Shravan Vasishth's Slog (Statistics blog)

Friday, December 11, 2009

Statistics in linguistics

People in linguistics tend to treat statistical theory as something that can be outsourced--we don't really need to know anything about the details, we just need to know which button to click.

People easily outsource statistical knowledge in an empirical paper, but the same people would be appalled if they hired an assistant to work out the technical details of syntactic theory for a syntax paper.
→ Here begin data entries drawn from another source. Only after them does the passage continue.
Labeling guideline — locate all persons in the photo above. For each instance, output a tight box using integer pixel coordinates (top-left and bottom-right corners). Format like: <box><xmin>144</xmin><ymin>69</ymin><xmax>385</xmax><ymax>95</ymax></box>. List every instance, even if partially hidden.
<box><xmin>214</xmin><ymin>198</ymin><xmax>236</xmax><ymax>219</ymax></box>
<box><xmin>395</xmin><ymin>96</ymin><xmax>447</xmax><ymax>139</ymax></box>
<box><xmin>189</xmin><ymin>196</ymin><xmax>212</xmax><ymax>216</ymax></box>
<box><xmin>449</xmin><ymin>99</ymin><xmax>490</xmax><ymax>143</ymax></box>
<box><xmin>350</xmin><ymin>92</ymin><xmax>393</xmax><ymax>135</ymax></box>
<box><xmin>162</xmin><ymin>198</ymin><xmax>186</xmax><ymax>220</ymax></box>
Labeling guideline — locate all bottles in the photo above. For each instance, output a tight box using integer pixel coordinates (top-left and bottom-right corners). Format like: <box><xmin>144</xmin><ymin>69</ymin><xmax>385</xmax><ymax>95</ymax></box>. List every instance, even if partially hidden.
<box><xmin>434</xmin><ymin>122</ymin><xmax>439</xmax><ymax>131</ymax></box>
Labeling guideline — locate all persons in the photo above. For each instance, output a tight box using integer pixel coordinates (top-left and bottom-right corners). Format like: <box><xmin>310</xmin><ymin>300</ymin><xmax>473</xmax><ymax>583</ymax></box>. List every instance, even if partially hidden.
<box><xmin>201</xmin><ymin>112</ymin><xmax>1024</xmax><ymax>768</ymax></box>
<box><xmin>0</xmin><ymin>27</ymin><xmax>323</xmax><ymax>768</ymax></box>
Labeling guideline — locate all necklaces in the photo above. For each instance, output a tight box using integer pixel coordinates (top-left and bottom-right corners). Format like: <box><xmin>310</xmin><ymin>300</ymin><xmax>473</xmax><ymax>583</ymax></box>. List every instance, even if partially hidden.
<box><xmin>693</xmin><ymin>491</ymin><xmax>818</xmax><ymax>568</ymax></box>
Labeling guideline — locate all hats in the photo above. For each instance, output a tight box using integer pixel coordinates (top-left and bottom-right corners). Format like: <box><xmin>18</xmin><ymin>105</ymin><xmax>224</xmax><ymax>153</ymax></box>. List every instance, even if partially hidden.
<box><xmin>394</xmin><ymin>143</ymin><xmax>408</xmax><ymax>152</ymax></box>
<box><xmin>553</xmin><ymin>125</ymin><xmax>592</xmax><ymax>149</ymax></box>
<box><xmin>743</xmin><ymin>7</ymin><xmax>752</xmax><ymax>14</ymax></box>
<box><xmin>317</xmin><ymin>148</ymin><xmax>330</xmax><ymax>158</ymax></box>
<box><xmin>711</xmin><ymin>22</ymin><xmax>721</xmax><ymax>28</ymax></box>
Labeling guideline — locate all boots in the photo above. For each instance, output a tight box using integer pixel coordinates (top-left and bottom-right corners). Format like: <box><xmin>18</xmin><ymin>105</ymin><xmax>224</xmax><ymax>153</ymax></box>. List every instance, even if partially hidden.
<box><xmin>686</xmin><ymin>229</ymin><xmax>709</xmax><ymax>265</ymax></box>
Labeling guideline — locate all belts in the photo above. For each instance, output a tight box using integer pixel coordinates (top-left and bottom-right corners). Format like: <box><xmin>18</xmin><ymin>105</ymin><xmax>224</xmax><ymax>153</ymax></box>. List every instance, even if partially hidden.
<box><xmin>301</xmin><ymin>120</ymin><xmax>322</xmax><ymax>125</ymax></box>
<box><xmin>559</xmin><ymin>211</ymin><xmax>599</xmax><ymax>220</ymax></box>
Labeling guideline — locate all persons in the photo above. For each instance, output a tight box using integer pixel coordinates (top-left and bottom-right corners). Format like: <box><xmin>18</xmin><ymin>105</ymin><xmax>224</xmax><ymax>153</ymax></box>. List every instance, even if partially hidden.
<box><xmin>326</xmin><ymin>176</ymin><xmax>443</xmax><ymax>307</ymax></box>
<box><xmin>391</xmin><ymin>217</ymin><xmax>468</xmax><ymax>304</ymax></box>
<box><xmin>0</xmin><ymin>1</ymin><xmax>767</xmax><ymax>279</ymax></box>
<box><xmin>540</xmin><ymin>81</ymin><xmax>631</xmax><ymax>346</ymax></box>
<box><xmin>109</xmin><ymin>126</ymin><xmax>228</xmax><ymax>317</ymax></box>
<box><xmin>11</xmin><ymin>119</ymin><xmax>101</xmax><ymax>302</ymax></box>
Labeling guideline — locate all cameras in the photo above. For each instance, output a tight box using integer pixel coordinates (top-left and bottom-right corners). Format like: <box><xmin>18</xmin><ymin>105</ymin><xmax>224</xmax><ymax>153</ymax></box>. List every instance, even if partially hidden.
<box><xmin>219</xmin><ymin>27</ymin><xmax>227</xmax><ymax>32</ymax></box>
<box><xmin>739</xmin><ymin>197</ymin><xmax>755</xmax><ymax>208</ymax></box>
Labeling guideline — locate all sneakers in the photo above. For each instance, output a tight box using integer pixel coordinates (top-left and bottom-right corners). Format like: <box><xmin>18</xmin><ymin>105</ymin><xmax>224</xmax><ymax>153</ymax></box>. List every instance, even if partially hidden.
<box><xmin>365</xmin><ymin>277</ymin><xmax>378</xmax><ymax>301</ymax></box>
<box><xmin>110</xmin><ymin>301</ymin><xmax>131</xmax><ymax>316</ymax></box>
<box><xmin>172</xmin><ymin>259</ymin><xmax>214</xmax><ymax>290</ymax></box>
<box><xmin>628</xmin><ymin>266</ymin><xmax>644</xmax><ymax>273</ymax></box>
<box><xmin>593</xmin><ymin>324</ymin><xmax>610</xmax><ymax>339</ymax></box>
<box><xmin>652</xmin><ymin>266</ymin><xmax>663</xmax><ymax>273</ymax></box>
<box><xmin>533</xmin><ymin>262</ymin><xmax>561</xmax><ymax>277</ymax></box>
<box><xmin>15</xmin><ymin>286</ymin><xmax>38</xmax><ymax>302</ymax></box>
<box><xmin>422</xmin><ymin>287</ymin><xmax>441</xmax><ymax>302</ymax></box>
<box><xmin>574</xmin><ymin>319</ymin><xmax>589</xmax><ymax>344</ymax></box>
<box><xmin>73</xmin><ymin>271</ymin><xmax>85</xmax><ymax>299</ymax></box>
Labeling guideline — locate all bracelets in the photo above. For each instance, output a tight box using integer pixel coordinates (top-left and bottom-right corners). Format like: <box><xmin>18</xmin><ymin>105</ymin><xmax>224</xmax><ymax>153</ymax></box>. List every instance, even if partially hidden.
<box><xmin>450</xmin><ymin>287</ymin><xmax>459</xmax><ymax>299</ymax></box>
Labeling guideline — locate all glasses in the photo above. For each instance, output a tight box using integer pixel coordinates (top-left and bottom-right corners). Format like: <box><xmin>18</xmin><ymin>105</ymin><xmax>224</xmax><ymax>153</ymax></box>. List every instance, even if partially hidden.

The statistics *is* the science, it's not some extra appendage that can be outsourced.

Thursday, April 23, 2009

How to get ESS style indentation in textmate

This should be standard in Textmate, I don't know why one has to go through so many steps to get it working:

http://gragusa.wordpress.com/2007/11/11/textmate-emacs-like-indentation-for-r-files/

How to update R bundle in textmate

Got this from the web somewhere:

Just create a script with the following content:

#!/bin/sh

LC_CTYPE=en_US.UTF-8
SVN=`which svn`

echo Changing to Bundles directory...
mkdir -p /Library/Application\ Support/TextMate/Bundles
cd /Library/Application\ Support/TextMate/Bundles

if [ -d /Library/Application\ Support/TextMate/Bundles/R.tmbundle ]; then
echo R bundle already exists - updating...
$SVN up "R.tmbundle"
else
echo Checking out R bundle...
$SVN --username anon --password anon co http://macromates.com/svn/Bundles/trunk/Bundles/R.tmbundle/
fi

echo Reloading bundles in TextMate...
osascript -e 'tell app "TextMate" to reload bundles'

Wednesday, July 04, 2007

Selection bias in journal articles

Journals dealing in psycholinguistic research do not publish null results generally, because they are "inconclusive". So it's completely possible that out of 100 experiments, 95 are inconclusive, and 5 are "significant", but that all five are Type I errors. But it's those 5 experiments that will get published.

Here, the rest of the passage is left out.